Electronic Commerce Research
- Discipline: Electronic commerce
- Language: English
- Edited by: J. Christopher Westland

Publication details
- History: 2001-present
- Publisher: Springer Science+Business Media
- Frequency: Quarterly
- Impact factor: 4.7 (2024)

Standard abbreviations
- ISO 4: Electron. Commer. Res.

Indexing
- ISSN: 1389-5753 (print) 1572-9362 (web)
- OCLC no.: 1117063779

Links
- Journal homepage; Online Archive;

= Electronic Commerce Research =

Electronic Commerce Research is a peer-reviewed academic journal published by Springer Science+Business Media.
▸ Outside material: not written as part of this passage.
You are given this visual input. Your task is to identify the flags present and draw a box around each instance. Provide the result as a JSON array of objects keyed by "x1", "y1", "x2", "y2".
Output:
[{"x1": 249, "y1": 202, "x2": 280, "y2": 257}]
The journal focuses on disseminating the latest findings in all facets of electronic commerce. A sampling of topics published in the journal as they relate to the Internet and electronic commerce include intelligent agents technologies and their impact; economics of electronic commerce; virtual electronic commerce systems; service creation and provisioning; supply chain management through the internet; collaborative learning, gaming, and work; and workflow for electronic commerce applications.

== Abstracting and indexing ==
The journal is abstracted and indexed in DBLP, Research Papers in Economics, Scopus, and the Social Sciences Citation Index. According to the Journal Citation Reports, the journal has a 2024 impact factor of 4.7.